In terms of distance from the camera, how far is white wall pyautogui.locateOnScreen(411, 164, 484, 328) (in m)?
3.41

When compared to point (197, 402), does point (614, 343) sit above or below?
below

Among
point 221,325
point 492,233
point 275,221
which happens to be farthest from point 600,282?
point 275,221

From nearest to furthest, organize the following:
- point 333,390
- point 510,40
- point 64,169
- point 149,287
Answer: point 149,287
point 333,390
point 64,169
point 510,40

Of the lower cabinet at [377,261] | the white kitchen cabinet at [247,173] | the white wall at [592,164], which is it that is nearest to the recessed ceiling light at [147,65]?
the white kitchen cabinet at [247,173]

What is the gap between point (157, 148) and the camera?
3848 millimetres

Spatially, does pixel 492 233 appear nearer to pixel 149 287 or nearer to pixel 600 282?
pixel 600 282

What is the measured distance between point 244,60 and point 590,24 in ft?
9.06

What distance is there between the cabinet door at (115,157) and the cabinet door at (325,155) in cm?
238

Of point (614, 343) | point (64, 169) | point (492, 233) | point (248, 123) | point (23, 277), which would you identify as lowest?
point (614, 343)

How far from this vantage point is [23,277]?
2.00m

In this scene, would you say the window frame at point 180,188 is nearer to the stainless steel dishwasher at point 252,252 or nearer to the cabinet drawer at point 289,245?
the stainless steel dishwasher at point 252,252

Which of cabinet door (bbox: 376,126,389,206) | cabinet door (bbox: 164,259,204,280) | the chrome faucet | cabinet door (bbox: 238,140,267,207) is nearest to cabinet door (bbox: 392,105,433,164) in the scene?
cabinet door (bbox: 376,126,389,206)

· · · ·

▶ _Task to carry out_: Reproduce verbatim the lines from the one holding "How far from this vantage point is [23,277]?" through the end of the rows above, both ends included.

▶ _Task output_:
How far from this vantage point is [23,277]?
2.00m

In this scene, would you say the window frame at point 180,188 is nearer to the stainless steel dishwasher at point 252,252 or nearer to the cabinet drawer at point 289,245?
the stainless steel dishwasher at point 252,252

Which of cabinet door (bbox: 376,126,389,206) | cabinet door (bbox: 164,259,204,280) | the chrome faucet | cabinet door (bbox: 238,140,267,207) is nearest to cabinet door (bbox: 392,105,433,164) in the scene?
cabinet door (bbox: 376,126,389,206)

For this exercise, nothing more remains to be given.